◆ What to do:
Every entry below needs to be copied exactly.

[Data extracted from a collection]
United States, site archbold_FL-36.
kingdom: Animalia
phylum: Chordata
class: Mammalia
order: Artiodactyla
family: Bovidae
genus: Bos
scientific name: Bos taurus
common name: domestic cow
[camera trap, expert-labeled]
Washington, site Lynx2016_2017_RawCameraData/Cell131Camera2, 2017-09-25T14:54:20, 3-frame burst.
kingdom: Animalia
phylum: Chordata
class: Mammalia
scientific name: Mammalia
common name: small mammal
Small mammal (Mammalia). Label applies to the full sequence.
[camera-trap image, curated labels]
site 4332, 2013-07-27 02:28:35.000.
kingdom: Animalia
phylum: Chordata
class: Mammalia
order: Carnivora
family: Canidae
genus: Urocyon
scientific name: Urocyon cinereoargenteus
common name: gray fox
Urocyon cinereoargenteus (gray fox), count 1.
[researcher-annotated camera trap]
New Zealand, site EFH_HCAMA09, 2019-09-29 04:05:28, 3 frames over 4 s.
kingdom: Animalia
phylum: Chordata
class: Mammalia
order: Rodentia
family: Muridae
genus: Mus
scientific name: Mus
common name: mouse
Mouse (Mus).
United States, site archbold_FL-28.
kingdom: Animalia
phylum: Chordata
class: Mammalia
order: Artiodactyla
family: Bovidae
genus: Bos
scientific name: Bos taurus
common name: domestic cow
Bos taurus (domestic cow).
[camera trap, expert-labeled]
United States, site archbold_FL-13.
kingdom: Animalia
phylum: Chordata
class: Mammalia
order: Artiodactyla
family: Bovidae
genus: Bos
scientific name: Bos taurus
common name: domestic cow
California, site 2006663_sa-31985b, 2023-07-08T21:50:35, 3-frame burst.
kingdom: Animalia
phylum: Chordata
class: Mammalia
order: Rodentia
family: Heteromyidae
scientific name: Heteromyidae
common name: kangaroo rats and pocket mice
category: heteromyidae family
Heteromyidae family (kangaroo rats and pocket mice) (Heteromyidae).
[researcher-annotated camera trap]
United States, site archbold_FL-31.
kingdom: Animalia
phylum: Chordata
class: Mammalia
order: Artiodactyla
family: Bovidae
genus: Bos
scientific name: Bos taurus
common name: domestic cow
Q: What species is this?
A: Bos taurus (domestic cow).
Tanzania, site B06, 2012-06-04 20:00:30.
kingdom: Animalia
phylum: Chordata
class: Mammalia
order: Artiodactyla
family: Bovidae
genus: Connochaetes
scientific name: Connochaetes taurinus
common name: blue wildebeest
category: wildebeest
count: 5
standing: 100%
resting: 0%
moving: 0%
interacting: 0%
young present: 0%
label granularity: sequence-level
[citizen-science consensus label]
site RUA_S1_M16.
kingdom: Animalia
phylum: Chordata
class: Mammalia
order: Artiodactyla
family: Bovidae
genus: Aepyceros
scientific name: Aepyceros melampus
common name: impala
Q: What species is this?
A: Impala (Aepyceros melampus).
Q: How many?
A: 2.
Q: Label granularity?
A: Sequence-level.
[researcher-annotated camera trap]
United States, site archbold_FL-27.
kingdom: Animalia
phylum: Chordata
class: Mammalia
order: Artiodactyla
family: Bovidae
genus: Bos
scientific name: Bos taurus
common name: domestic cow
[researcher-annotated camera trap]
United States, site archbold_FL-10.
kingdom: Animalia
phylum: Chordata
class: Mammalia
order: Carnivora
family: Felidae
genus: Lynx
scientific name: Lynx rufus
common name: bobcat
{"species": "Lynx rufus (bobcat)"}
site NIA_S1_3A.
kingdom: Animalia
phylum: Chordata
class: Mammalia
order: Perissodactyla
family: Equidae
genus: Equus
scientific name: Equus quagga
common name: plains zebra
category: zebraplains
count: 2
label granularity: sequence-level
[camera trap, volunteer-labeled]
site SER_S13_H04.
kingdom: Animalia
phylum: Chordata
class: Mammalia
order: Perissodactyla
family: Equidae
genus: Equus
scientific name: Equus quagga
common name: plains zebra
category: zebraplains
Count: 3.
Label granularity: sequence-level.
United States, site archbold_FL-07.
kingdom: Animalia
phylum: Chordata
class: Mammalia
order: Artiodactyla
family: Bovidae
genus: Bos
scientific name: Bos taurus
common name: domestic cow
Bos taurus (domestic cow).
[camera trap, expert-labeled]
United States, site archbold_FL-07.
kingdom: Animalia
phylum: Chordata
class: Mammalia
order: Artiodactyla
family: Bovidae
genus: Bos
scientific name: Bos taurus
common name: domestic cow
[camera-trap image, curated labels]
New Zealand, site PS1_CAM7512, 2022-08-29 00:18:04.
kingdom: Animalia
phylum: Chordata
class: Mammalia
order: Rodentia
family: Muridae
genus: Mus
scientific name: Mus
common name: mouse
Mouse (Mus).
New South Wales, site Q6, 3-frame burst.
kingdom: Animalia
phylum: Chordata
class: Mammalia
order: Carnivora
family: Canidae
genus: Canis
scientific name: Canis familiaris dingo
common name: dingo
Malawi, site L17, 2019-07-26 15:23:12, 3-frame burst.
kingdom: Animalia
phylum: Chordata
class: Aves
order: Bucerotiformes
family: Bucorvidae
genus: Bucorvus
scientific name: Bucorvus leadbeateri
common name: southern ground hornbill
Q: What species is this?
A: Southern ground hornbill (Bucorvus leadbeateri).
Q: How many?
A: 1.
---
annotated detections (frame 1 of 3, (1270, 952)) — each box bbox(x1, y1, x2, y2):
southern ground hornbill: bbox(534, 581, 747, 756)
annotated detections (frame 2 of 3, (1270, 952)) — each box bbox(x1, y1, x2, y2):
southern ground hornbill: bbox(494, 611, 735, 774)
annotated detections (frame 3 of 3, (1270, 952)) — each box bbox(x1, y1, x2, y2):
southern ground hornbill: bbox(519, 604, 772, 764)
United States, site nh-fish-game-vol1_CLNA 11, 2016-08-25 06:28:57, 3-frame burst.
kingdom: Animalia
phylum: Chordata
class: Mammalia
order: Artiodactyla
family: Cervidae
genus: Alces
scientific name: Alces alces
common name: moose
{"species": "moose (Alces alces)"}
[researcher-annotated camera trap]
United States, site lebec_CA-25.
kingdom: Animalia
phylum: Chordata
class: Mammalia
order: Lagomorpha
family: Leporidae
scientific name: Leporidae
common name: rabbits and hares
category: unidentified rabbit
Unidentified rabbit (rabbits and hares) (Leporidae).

◆ Completed exercise:
United States, site archbold_FL-36.
kingdom: Animalia
phylum: Chordata
class: Mammalia
order: Artiodactyla
family: Bovidae
genus: Bos
scientific name: Bos taurus
common name: domestic cow
[camera trap, expert-labeled]
Washington, site Lynx2016_2017_RawCameraData/Cell131Camera2, 2017-09-25T14:54:20, 3-frame burst.
kingdom: Animalia
phylum: Chordata
class: Mammalia
scientific name: Mammalia
common name: small mammal
Small mammal (Mammalia). Label applies to the full sequence.
[camera-trap image, curated labels]
site 4332, 2013-07-27 02:28:35.000.
kingdom: Animalia
phylum: Chordata
class: Mammalia
order: Carnivora
family: Canidae
genus: Urocyon
scientific name: Urocyon cinereoargenteus
common name: gray fox
Urocyon cinereoargenteus (gray fox), count 1.
[researcher-annotated camera trap]
New Zealand, site EFH_HCAMA09, 2019-09-29 04:05:28, 3 frames over 4 s.
kingdom: Animalia
phylum: Chordata
class: Mammalia
order: Rodentia
family: Muridae
genus: Mus
scientific name: Mus
common name: mouse
Mouse (Mus).
United States, site archbold_FL-28.
kingdom: Animalia
phylum: Chordata
class: Mammalia
order: Artiodactyla
family: Bovidae
genus: Bos
scientific name: Bos taurus
common name: domestic cow
Bos taurus (domestic cow).
[camera trap, expert-labeled]
United States, site archbold_FL-13.
kingdom: Animalia
phylum: Chordata
class: Mammalia
order: Artiodactyla
family: Bovidae
genus: Bos
scientific name: Bos taurus
common name: domestic cow
California, site 2006663_sa-31985b, 2023-07-08T21:50:35, 3-frame burst.
kingdom: Animalia
phylum: Chordata
class: Mammalia
order: Rodentia
family: Heteromyidae
scientific name: Heteromyidae
common name: kangaroo rats and pocket mice
category: heteromyidae family
Heteromyidae family (kangaroo rats and pocket mice) (Heteromyidae).
[researcher-annotated camera trap]
United States, site archbold_FL-31.
kingdom: Animalia
phylum: Chordata
class: Mammalia
order: Artiodactyla
family: Bovidae
genus: Bos
scientific name: Bos taurus
common name: domestic cow
Q: What species is this?
A: Bos taurus (domestic cow).
Tanzania, site B06, 2012-06-04 20:00:30.
kingdom: Animalia
phylum: Chordata
class: Mammalia
order: Artiodactyla
family: Bovidae
genus: Connochaetes
scientific name: Connochaetes taurinus
common name: blue wildebeest
category: wildebeest
count: 5
standing: 100%
resting: 0%
moving: 0%
interacting: 0%
young present: 0%
label granularity: sequence-level
[citizen-science consensus label]
site RUA_S1_M16.
kingdom: Animalia
phylum: Chordata
class: Mammalia
order: Artiodactyla
family: Bovidae
genus: Aepyceros
scientific name: Aepyceros melampus
common name: impala
Q: What species is this?
A: Impala (Aepyceros melampus).
Q: How many?
A: 2.
Q: Label granularity?
A: Sequence-level.
[researcher-annotated camera trap]
United States, site archbold_FL-27.
kingdom: Animalia
phylum: Chordata
class: Mammalia
order: Artiodactyla
family: Bovidae
genus: Bos
scientific name: Bos taurus
common name: domestic cow
[researcher-annotated camera trap]
United States, site archbold_FL-10.
kingdom: Animalia
phylum: Chordata
class: Mammalia
order: Carnivora
family: Felidae
genus: Lynx
scientific name: Lynx rufus
common name: bobcat
{"species": "Lynx rufus (bobcat)"}
site NIA_S1_3A.
kingdom: Animalia
phylum: Chordata
class: Mammalia
order: Perissodactyla
family: Equidae
genus: Equus
scientific name: Equus quagga
common name: plains zebra
category: zebraplains
count: 2
label granularity: sequence-level
[camera trap, volunteer-labeled]
site SER_S13_H04.
kingdom: Animalia
phylum: Chordata
class: Mammalia
order: Perissodactyla
family: Equidae
genus: Equus
scientific name: Equus quagga
common name: plains zebra
category: zebraplains
Count: 3.
Label granularity: sequence-level.
United States, site archbold_FL-07.
kingdom: Animalia
phylum: Chordata
class: Mammalia
order: Artiodactyla
family: Bovidae
genus: Bos
scientific name: Bos taurus
common name: domestic cow
Bos taurus (domestic cow).
[camera trap, expert-labeled]
United States, site archbold_FL-07.
kingdom: Animalia
phylum: Chordata
class: Mammalia
order: Artiodactyla
family: Bovidae
genus: Bos
scientific name: Bos taurus
common name: domestic cow
[camera-trap image, curated labels]
New Zealand, site PS1_CAM7512, 2022-08-29 00:18:04.
kingdom: Animalia
phylum: Chordata
class: Mammalia
order: Rodentia
family: Muridae
genus: Mus
scientific name: Mus
common name: mouse
Mouse (Mus).
New South Wales, site Q6, 3-frame burst.
kingdom: Animalia
phylum: Chordata
class: Mammalia
order: Carnivora
family: Canidae
genus: Canis
scientific name: Canis familiaris dingo
common name: dingo
Malawi, site L17, 2019-07-26 15:23:12, 3-frame burst.
kingdom: Animalia
phylum: Chordata
class: Aves
order: Bucerotiformes
family: Bucorvidae
genus: Bucorvus
scientific name: Bucorvus leadbeateri
common name: southern ground hornbill
Q: What species is this?
A: Southern ground hornbill (Bucorvus leadbeateri).
Q: How many?
A: 1.
---
annotated detections (frame 1 of 3, (1270, 952)) — each box bbox(x1, y1, x2, y2):
southern ground hornbill: bbox(534, 581, 747, 756)
annotated detections (frame 2 of 3, (1270, 952)) — each box bbox(x1, y1, x2, y2):
southern ground hornbill: bbox(494, 611, 735, 774)
annotated detections (frame 3 of 3, (1270, 952)) — each box bbox(x1, y1, x2, y2):
southern ground hornbill: bbox(519, 604, 772, 764)
United States, site nh-fish-game-vol1_CLNA 11, 2016-08-25 06:28:57, 3-frame burst.
kingdom: Animalia
phylum: Chordata
class: Mammalia
order: Artiodactyla
family: Cervidae
genus: Alces
scientific name: Alces alces
common name: moose
{"species": "moose (Alces alces)"}
[researcher-annotated camera trap]
United States, site lebec_CA-25.
kingdom: Animalia
phylum: Chordata
class: Mammalia
order: Lagomorpha
family: Leporidae
scientific name: Leporidae
common name: rabbits and hares
category: unidentified rabbit
Unidentified rabbit (rabbits and hares) (Leporidae).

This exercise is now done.